TASK: Exactly reproduce the lines from the line that has "Among point 73,83, point" down to the last line of the entries, inclusive.

Dataset excerpt:
^^^^^^^^^^^^^^^^
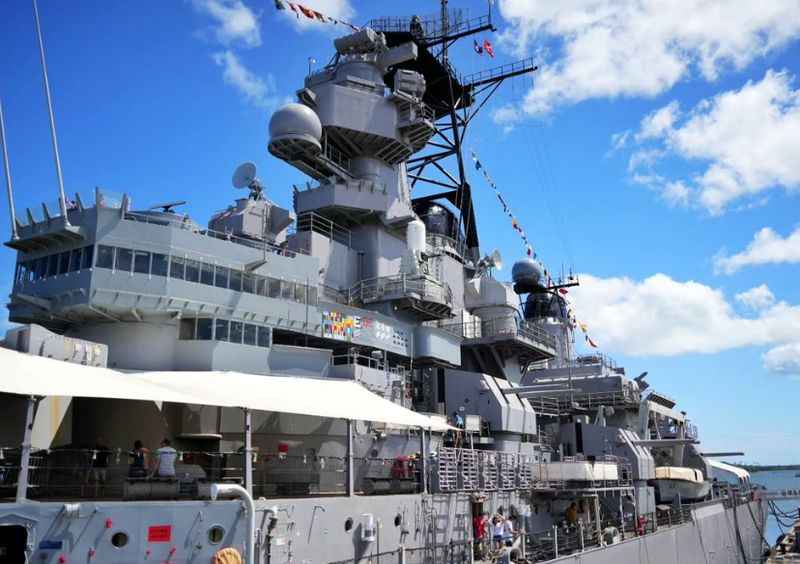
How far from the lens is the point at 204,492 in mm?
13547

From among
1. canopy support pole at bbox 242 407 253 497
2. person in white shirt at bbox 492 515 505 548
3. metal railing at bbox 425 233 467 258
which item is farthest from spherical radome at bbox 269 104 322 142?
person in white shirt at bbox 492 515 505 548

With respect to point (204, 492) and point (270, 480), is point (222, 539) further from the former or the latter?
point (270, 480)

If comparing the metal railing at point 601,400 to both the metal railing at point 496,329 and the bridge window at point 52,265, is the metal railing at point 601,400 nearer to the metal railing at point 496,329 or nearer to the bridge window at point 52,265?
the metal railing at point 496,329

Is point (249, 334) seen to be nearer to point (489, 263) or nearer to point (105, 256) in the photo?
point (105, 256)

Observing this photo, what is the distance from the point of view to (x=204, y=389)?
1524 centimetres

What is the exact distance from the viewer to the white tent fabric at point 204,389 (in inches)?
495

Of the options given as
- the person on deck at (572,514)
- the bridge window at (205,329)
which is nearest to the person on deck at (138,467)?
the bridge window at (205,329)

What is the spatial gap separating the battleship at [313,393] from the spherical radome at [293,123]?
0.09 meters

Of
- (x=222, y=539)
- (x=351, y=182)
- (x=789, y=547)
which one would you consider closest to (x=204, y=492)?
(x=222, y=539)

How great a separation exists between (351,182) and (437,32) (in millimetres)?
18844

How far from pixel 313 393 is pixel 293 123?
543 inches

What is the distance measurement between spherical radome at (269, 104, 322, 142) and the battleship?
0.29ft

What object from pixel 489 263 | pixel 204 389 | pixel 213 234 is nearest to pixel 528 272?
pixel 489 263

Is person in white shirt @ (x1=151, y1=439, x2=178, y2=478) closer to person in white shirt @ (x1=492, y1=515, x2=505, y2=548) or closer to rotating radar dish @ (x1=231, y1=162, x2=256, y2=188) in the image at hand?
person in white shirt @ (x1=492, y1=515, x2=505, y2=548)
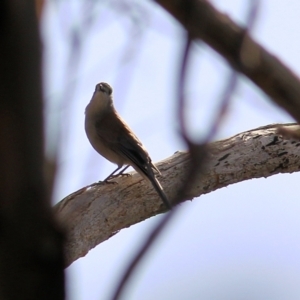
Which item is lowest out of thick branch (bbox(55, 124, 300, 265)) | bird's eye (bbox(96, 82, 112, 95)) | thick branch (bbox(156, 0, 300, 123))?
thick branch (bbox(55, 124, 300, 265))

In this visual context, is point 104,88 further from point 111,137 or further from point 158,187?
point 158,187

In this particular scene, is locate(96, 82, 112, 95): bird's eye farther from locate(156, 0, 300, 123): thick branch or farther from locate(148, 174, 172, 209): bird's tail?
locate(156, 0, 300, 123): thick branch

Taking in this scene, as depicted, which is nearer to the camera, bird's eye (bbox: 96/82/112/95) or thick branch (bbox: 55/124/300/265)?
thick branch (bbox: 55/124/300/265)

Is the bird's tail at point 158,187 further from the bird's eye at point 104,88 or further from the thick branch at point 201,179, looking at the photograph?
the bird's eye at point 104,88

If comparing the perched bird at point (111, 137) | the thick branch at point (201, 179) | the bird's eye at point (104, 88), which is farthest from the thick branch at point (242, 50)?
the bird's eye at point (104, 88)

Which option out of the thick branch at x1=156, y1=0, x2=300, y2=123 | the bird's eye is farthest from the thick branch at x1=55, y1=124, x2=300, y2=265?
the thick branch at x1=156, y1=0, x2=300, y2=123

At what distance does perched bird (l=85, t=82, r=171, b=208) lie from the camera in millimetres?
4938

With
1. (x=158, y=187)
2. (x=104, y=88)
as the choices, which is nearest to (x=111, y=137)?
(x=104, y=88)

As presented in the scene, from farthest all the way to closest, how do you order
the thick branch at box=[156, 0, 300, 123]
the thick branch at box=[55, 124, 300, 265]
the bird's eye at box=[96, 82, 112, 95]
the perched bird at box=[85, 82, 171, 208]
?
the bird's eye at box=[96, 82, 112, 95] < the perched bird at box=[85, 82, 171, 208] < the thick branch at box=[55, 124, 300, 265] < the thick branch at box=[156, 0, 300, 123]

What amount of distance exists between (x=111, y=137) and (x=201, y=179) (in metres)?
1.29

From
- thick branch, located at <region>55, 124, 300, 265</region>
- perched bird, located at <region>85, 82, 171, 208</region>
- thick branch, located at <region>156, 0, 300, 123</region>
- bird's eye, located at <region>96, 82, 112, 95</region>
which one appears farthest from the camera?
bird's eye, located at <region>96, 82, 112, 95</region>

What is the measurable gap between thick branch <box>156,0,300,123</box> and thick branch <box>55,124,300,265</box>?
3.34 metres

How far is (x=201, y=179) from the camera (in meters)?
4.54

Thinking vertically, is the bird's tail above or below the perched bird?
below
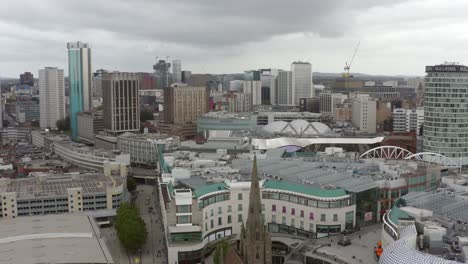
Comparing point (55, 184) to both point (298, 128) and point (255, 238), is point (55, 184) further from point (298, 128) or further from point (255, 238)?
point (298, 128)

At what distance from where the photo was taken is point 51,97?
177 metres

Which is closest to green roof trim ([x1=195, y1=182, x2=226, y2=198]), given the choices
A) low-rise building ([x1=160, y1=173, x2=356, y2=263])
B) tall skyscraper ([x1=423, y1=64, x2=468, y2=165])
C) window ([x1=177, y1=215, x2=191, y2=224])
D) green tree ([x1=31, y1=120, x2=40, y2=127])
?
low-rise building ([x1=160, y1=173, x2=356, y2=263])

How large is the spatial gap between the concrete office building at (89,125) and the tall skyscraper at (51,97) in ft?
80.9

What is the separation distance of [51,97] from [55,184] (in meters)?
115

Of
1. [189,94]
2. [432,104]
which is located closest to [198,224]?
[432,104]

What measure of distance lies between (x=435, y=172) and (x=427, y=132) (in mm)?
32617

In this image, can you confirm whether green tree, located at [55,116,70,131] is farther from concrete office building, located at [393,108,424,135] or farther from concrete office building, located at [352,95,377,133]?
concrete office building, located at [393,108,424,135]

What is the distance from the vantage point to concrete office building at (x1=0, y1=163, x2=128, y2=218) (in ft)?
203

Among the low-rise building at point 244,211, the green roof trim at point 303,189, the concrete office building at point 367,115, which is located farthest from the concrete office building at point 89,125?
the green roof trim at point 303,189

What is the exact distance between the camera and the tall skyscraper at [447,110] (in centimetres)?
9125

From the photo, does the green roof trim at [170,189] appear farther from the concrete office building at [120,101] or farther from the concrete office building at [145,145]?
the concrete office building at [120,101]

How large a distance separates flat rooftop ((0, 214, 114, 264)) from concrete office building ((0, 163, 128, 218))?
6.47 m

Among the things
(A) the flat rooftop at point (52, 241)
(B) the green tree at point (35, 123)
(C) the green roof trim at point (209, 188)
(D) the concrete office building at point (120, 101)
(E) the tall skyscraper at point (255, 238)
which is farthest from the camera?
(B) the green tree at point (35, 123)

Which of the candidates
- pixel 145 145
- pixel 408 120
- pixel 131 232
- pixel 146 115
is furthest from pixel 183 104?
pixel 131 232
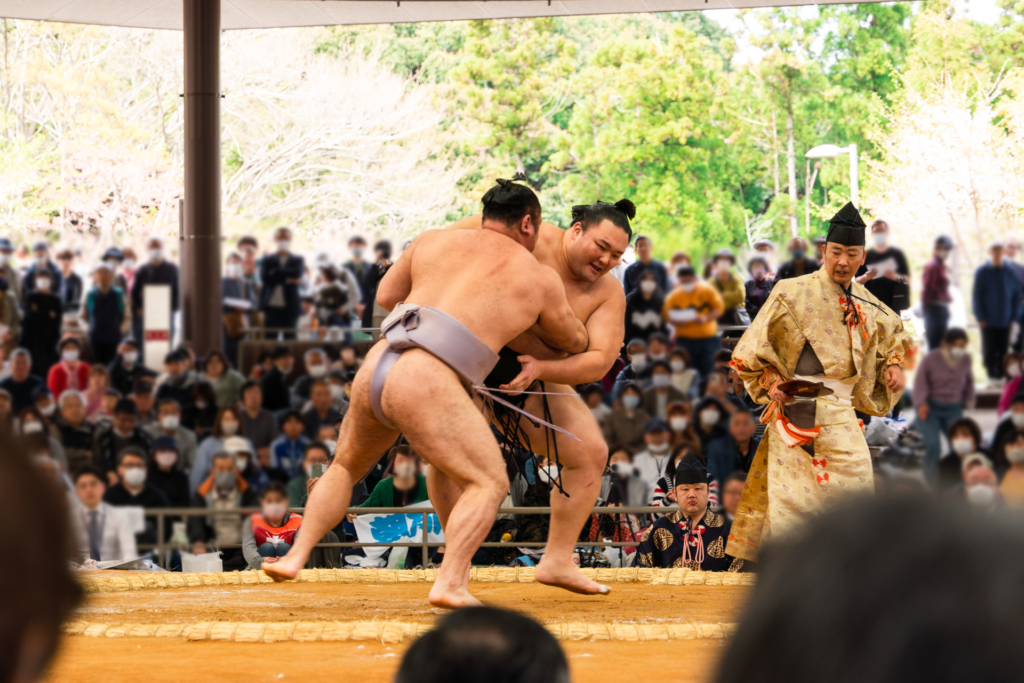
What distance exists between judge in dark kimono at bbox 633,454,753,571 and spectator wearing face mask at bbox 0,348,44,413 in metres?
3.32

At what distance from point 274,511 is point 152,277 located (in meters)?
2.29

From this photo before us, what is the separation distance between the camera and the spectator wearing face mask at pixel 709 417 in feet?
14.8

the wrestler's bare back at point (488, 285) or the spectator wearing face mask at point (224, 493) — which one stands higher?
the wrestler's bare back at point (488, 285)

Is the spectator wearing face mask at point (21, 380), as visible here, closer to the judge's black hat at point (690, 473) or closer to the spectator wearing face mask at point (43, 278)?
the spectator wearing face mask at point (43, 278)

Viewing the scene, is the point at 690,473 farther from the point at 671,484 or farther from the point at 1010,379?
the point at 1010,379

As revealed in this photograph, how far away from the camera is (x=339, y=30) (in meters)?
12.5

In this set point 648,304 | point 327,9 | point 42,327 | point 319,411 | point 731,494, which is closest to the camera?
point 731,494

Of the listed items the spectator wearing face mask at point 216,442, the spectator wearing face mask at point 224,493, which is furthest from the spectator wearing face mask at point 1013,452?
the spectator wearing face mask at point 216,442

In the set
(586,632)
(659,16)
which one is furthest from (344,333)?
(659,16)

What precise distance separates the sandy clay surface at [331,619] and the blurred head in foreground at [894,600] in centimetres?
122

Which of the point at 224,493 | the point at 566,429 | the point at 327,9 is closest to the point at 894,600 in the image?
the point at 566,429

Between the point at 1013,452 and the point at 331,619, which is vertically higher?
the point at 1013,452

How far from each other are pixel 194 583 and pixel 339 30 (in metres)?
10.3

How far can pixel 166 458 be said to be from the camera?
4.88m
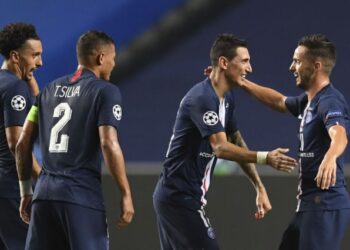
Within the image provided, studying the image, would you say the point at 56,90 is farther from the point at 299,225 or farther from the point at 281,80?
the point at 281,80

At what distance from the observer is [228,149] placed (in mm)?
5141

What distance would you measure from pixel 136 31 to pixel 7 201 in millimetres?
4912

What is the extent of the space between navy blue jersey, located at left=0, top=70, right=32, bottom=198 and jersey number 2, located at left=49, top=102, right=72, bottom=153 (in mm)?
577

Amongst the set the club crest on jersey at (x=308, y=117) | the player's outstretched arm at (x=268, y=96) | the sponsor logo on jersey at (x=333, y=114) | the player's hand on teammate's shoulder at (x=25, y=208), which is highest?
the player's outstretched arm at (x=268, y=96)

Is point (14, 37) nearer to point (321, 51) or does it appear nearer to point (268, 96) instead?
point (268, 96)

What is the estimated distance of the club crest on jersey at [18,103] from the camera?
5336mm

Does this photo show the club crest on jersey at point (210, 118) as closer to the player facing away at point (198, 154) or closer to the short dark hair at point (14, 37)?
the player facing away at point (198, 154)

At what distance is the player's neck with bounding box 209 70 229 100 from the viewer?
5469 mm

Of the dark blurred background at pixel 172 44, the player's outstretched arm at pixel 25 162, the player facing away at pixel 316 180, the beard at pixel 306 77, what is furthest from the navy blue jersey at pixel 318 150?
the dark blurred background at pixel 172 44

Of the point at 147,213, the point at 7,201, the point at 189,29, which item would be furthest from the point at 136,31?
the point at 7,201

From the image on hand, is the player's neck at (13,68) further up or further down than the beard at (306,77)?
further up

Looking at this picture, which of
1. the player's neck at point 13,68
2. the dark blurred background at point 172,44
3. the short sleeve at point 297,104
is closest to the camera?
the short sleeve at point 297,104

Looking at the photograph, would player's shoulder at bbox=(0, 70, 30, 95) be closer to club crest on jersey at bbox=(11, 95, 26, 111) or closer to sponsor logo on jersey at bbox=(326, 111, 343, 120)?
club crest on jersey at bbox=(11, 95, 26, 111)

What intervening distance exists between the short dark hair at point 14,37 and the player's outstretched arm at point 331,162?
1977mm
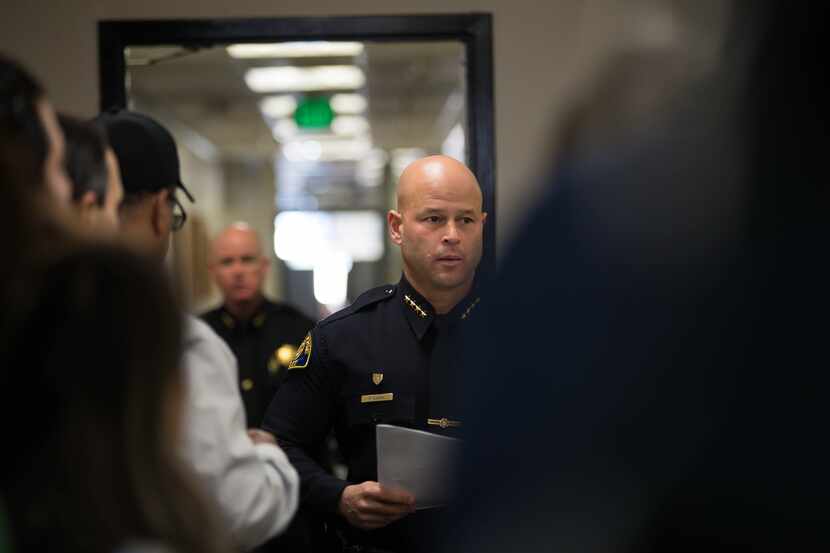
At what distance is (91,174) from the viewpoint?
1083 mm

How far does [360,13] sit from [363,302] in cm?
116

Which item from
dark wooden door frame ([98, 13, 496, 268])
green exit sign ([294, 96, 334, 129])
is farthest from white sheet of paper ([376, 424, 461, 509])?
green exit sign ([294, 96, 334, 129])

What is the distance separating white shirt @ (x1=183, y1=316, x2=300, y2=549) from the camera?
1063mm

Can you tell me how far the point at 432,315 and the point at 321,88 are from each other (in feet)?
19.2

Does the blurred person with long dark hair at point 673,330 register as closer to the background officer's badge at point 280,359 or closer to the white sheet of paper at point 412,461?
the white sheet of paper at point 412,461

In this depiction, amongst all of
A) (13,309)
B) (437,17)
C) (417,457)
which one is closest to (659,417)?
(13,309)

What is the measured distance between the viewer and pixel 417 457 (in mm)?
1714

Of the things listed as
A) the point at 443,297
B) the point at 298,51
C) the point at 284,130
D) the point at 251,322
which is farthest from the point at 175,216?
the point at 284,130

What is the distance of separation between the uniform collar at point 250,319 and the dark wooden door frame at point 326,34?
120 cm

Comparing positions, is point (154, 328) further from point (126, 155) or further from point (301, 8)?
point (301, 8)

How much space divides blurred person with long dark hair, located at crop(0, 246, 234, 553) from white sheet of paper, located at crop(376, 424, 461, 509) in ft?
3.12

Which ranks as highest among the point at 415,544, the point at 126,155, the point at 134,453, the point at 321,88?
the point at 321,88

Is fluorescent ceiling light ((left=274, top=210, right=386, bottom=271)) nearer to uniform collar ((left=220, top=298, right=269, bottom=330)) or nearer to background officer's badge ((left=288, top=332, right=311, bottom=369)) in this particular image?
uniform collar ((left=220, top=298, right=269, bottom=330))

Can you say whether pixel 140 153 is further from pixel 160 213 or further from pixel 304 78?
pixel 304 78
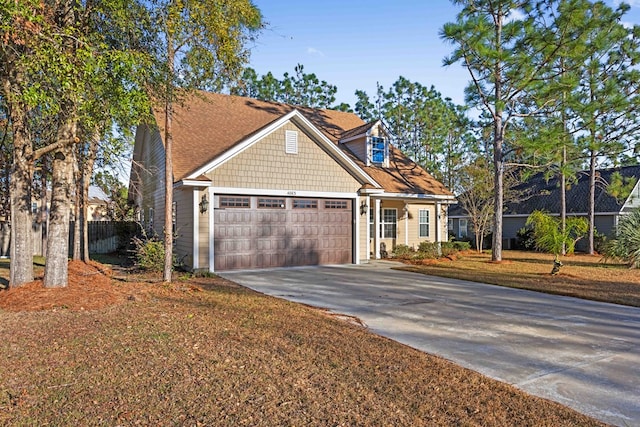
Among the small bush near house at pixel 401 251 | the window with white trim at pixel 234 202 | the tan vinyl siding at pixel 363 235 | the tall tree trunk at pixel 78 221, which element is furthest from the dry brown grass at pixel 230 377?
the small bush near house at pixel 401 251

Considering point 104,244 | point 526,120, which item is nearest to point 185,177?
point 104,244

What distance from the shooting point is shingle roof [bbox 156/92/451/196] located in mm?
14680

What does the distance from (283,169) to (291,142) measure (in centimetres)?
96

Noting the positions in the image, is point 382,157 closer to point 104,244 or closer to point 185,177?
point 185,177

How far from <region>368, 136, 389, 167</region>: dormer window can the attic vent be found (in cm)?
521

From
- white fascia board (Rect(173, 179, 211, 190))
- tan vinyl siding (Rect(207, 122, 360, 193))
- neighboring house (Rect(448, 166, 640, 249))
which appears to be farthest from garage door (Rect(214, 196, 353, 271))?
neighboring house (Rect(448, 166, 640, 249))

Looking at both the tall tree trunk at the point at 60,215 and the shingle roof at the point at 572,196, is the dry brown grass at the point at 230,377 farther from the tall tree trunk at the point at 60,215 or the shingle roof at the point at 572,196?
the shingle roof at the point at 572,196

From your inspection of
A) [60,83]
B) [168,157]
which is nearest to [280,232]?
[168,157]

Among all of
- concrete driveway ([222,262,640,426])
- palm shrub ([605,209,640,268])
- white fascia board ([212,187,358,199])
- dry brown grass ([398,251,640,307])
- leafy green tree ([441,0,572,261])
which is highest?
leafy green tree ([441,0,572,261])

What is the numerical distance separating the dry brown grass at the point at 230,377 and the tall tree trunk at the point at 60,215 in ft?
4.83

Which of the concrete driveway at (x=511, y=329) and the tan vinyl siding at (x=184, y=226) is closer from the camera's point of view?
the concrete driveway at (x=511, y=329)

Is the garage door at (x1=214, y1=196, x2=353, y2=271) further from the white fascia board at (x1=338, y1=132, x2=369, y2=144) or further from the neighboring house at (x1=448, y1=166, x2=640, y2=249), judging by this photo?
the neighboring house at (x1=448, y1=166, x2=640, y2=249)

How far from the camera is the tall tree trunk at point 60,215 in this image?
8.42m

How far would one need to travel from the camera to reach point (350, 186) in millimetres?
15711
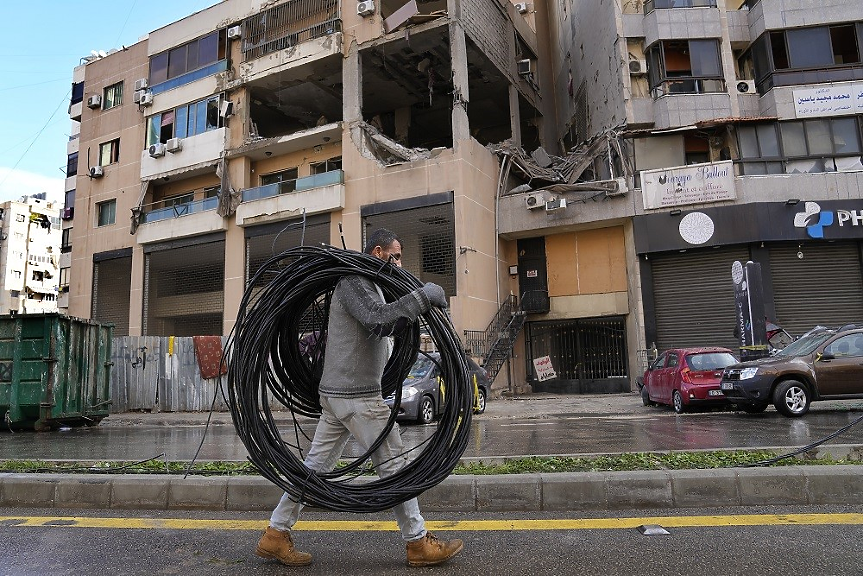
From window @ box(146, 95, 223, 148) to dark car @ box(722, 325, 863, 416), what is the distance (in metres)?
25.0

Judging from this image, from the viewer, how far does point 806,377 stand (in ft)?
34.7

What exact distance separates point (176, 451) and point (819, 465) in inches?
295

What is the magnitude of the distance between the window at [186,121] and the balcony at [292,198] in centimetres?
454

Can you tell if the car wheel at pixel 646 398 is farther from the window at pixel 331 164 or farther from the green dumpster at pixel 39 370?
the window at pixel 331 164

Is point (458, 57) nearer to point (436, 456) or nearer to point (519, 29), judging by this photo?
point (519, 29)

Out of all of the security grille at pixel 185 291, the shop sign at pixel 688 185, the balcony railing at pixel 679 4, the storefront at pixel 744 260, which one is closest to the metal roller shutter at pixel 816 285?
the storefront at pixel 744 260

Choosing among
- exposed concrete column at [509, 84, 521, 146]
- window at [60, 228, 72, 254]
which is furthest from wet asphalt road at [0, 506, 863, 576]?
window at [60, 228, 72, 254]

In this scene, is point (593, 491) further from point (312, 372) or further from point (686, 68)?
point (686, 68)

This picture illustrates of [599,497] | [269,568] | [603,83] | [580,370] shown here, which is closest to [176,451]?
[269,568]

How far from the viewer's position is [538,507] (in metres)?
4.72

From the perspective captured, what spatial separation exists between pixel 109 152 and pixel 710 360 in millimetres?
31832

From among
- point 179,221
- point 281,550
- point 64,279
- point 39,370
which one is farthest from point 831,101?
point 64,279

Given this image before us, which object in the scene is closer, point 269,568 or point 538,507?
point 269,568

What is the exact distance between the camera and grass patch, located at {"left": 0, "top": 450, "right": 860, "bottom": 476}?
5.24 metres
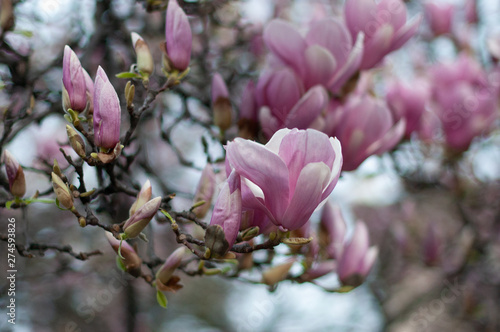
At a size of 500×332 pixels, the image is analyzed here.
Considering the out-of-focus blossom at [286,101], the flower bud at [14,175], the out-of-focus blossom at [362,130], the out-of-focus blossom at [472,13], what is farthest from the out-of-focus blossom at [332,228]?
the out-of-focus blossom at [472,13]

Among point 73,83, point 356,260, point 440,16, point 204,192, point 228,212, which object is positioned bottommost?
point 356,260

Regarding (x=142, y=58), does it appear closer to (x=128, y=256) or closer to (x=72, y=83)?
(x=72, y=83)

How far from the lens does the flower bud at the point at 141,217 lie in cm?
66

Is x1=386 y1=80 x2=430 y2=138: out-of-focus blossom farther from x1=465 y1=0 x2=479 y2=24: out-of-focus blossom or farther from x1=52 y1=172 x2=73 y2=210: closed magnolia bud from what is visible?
^^^^^^^^^^^^^^^^
OUTPUT OF THE TASK:
Among point 73,83, point 356,260, point 440,16, point 204,192, point 228,212, which object is positioned bottommost?
point 356,260

Regarding (x=142, y=58), does it appear closer to (x=128, y=256) or closer to (x=72, y=83)?
(x=72, y=83)

How far from the lens does the flower bud at the point at 141,217 lie in cm?
66

Is x1=386 y1=80 x2=430 y2=138: out-of-focus blossom farther from x1=465 y1=0 x2=479 y2=24: out-of-focus blossom or farther from x1=52 y1=172 x2=73 y2=210: closed magnolia bud from what is visible?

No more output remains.